Excerpted text:
-- START --

When Consolidated Statements Are Not Required
A company may avoid preparing CFS if:
- It is a wholly-owned or partially-owned subsidiary
- All other members do not object in writing
- Its securities are not listed
- Its holding company files compliant CFS
These conditions must all be satisfied.
Re-opening of Accounts – Section 130
A company cannot re-open accounts on its own.
Re-opening is allowed only:
- By Court or Tribunal order
- On application by authorities like Income Tax, SEBI, or Central Government
Valid reasons include:
- Fraudulent accounts
- Mismanagement affecting reliability
Maximum look-back period is 8 financial years (unless extended by law).
Once revised, such accounts become final.
Voluntary Revision – Section 131
Directors may voluntarily revise:
- Financial statements, or
- Board’s Report
Conditions:
- Only for last 3 financial years
- Tribunal approval required
- Only once per financial year
- Reasons must be disclosed
Revisions must be limited to correcting non-compliance.

-- END --

Your tasks:
• A. Echo the stretch of the financial statements text from "Re-opening of Accounts" through "accounts become final.".
• B. In the financial statements text, condense the section beginning "Directors may voluntarily revise" into a single sentence that keeps its main facts.
Work only from the financial statements text.

Raw data:
-- START --

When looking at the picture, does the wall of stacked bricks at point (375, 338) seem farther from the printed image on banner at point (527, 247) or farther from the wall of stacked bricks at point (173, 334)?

-- END --

The results:
• A.
Re-opening of Accounts – Section 130
A company cannot re-open accounts on its own.
Re-opening is allowed only:
- By Court or Tribunal order
- On application by authorities like Income Tax, SEBI, or Central Government
Valid reasons include:
- Fraudulent accounts
- Mismanagement affecting reliability
Maximum look-back period is 8 financial years (unless extended by law).
Once revised, such accounts become final.

• B. Directors may voluntarily revise the financial statements or the Board's Report only for the last 3 financial years, only with Tribunal approval, only once per financial year, with reasons disclosed, and only to correct non-compliance.